Kitty Velour (also known as the ‘Trap Queen’) is a stripper style pole dancer and exotic showgirl having developed her own style of movement which often includes twerking, pussy pops and split drops!

She has also won two national competitions and is renowned for her freestyle skills, raw sexual energy and stage presence. Kitty is a floorwhore specialist and teaches her dance workshops all over the country and the world!

Find her on instagram HERE

Or Facebook HERE

Comments 1

  1. I really loved this article – which surprised me because I have no intention or desire to become a performer (pro or amateur).
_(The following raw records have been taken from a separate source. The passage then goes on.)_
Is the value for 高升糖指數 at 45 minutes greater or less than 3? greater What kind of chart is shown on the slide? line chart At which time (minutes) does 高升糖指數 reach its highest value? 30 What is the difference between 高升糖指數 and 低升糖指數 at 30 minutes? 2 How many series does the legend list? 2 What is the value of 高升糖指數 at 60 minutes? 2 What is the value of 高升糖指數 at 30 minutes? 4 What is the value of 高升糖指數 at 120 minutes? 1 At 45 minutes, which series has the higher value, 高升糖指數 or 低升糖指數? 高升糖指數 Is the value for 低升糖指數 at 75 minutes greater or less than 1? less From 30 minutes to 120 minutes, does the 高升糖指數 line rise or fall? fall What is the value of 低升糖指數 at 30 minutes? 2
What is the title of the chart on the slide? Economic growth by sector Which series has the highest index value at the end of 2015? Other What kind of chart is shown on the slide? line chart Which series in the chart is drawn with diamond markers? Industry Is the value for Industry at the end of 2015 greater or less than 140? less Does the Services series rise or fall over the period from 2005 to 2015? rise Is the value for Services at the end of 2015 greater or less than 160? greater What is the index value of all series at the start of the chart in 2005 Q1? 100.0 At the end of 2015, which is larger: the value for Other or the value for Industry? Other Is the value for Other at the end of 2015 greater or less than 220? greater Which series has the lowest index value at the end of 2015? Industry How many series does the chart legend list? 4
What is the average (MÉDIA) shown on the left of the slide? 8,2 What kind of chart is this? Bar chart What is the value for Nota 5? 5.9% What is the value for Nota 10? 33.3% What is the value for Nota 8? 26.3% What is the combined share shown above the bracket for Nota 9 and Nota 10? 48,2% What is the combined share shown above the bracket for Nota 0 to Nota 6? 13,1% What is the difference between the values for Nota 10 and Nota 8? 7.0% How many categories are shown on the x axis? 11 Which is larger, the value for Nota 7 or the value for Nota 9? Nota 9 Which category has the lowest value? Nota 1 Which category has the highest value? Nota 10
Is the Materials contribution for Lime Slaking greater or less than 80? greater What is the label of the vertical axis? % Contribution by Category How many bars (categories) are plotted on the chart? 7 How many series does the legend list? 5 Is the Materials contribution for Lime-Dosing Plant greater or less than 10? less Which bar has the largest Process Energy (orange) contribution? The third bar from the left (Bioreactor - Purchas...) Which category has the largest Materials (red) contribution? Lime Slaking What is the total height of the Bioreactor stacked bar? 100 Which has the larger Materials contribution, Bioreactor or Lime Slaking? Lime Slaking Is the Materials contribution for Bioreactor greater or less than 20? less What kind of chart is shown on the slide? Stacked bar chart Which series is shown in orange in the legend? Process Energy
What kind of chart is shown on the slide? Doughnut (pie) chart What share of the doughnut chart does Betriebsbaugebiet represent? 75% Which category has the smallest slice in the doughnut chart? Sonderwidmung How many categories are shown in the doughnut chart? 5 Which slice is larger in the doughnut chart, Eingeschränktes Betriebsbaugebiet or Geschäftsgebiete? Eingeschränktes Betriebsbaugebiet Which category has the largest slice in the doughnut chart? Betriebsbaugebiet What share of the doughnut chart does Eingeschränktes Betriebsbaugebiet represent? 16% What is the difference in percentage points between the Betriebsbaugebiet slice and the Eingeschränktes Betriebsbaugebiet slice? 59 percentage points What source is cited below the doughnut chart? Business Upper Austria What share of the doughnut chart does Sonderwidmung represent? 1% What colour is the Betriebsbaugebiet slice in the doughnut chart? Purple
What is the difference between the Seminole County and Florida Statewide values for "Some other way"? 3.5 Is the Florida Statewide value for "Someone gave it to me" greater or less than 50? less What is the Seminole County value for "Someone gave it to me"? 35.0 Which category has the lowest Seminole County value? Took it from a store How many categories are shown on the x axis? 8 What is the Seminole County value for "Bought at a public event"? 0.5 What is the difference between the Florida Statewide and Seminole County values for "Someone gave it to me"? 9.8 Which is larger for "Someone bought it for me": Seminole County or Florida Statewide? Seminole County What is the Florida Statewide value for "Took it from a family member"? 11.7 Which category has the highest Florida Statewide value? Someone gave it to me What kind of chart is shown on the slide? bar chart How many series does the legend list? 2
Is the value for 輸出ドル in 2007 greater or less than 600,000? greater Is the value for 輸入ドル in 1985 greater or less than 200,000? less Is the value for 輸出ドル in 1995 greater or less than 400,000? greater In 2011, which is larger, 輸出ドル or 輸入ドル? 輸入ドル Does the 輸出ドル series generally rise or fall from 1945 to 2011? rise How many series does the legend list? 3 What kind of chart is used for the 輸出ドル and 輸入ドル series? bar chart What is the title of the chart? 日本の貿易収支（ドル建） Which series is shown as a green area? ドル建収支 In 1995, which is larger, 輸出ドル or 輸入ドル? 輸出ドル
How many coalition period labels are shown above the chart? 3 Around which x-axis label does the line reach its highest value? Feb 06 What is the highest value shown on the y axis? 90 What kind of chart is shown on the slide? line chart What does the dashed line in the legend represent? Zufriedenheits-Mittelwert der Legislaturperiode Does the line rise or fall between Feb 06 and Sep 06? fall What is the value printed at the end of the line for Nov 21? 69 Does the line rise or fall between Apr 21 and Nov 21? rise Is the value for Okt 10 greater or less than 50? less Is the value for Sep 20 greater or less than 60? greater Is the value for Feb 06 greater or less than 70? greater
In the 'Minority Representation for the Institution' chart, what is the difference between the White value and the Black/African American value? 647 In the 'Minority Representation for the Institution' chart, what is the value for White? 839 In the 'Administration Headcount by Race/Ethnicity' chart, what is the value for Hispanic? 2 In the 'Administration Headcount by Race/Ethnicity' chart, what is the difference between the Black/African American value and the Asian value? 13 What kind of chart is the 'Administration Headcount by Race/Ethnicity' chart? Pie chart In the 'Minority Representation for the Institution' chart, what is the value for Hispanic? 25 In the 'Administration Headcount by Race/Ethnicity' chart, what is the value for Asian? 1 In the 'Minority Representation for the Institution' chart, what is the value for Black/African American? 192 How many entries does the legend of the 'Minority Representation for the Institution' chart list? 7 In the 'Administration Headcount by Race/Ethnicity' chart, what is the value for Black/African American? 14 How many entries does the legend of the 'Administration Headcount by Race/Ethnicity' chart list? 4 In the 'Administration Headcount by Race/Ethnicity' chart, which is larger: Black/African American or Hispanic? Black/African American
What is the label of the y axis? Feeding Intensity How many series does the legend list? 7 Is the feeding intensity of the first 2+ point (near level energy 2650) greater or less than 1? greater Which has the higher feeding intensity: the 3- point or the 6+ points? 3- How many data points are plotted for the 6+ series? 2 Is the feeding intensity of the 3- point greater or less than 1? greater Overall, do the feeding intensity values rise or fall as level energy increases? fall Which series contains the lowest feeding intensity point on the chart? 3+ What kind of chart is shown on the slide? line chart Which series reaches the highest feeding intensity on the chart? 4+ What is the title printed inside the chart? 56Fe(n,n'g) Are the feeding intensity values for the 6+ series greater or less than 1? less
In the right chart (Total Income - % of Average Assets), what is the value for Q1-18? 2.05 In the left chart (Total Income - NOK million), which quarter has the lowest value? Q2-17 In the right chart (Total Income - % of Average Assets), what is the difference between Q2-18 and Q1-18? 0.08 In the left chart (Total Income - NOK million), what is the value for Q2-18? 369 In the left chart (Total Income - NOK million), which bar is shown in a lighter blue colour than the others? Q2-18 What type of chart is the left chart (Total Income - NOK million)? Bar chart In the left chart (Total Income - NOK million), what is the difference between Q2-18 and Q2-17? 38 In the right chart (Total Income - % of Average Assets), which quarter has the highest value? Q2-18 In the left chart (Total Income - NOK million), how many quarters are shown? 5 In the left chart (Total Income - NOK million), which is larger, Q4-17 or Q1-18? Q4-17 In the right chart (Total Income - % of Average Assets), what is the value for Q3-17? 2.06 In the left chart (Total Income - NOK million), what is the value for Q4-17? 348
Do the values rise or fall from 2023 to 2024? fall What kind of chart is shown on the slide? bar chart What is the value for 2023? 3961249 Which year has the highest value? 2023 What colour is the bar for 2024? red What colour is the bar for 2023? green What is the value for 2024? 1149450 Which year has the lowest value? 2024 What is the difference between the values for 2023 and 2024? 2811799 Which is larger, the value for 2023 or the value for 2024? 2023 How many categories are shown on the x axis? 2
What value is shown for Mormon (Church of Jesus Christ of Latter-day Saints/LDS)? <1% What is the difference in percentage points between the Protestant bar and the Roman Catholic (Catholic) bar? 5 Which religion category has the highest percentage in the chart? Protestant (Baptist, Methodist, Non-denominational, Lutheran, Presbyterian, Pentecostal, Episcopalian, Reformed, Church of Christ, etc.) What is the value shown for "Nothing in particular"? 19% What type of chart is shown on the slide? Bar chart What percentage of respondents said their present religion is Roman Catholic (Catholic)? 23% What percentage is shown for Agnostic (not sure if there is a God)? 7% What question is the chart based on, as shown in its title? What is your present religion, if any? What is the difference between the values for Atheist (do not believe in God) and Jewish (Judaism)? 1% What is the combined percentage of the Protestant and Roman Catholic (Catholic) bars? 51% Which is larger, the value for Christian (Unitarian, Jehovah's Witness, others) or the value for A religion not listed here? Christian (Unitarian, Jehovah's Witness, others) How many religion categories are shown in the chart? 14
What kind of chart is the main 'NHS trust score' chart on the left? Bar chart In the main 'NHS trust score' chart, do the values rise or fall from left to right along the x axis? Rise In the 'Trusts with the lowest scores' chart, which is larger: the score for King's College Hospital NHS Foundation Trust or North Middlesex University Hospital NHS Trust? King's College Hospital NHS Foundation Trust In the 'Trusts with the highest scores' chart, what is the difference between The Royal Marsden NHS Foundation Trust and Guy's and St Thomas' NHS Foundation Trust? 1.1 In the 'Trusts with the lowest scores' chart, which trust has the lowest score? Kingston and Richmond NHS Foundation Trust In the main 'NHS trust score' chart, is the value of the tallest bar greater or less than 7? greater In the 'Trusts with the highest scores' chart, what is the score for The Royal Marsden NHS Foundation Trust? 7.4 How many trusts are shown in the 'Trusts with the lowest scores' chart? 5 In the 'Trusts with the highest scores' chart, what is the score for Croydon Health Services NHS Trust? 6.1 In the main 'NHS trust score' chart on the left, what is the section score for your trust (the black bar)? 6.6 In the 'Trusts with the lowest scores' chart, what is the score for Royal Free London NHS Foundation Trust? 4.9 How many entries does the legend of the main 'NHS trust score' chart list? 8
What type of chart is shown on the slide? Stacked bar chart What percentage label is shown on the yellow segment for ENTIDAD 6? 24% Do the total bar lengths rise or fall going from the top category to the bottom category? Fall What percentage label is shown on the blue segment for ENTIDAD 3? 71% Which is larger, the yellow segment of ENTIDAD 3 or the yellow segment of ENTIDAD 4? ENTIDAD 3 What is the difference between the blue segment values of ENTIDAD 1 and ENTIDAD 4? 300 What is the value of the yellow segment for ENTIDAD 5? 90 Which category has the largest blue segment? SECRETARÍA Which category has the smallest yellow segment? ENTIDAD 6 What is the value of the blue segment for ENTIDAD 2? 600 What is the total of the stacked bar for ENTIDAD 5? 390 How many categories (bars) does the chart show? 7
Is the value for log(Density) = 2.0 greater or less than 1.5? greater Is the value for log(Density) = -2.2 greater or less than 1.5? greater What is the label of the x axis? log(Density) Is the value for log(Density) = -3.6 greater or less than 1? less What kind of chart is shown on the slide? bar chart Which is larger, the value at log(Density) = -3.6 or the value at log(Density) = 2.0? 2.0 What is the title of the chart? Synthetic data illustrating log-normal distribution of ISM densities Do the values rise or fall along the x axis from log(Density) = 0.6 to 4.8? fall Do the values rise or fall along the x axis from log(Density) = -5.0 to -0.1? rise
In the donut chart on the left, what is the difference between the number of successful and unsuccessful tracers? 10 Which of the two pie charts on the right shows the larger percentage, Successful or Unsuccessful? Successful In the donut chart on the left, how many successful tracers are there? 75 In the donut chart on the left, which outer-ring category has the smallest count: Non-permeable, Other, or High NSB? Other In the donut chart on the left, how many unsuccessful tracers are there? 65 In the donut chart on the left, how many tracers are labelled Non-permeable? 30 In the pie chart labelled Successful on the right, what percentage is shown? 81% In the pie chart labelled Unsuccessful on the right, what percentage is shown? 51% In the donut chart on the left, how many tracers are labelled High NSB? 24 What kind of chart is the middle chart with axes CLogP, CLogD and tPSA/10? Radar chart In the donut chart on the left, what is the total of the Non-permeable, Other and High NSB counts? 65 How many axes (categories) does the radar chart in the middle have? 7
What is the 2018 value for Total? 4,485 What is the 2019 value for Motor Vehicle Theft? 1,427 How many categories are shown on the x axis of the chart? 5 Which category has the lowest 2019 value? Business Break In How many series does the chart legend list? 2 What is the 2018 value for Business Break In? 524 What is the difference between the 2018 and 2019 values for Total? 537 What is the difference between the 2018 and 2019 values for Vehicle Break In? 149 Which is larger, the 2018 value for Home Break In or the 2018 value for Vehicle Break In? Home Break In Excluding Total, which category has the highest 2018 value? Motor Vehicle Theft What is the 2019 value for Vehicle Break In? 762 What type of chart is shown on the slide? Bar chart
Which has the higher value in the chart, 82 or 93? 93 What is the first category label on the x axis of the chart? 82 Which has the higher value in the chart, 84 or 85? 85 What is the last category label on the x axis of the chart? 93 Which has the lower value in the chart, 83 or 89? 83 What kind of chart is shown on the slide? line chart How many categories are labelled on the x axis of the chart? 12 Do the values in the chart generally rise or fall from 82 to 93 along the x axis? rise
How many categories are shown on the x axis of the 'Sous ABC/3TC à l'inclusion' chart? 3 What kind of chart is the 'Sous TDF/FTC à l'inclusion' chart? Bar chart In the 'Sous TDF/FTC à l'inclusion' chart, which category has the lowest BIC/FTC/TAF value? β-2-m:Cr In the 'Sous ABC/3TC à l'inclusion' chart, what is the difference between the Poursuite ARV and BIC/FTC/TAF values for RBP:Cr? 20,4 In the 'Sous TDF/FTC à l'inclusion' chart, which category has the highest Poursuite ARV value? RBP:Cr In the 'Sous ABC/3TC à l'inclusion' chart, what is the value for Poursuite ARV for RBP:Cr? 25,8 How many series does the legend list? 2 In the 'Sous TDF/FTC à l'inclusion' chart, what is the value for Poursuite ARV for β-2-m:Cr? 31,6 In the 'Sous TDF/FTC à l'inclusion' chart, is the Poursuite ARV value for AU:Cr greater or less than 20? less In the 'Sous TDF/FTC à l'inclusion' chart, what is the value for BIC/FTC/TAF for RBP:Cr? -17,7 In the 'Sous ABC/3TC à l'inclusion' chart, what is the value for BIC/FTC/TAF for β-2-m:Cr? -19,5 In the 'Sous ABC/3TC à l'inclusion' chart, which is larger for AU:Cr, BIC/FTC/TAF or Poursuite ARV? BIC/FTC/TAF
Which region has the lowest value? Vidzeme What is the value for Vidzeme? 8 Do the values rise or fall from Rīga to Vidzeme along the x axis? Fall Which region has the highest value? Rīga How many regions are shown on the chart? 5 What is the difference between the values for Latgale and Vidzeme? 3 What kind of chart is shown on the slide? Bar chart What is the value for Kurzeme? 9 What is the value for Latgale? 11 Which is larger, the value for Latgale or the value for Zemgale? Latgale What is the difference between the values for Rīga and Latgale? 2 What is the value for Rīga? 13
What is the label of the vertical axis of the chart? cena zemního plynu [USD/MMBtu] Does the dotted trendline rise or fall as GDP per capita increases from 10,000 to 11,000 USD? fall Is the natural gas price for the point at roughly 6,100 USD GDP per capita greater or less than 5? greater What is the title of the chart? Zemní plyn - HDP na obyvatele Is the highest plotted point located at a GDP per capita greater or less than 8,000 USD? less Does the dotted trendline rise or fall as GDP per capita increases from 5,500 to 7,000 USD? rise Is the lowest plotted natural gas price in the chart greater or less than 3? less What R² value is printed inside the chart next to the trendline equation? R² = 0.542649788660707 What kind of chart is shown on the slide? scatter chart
I was surprised I even read it (given how many other demands are being made on my time right now). But I’m glad I did as I think the article offers much more than advice about becoming a pro performer. It is packed full of good business sense and common sense (something a surprising number of people seem to be lacking). I think it will also serve to sort the pros from the hobbyists. And will reassure those who are struggling to make their mark in this (or indeed any other) industry that it requires passion and dedication. It can’t just be about making money.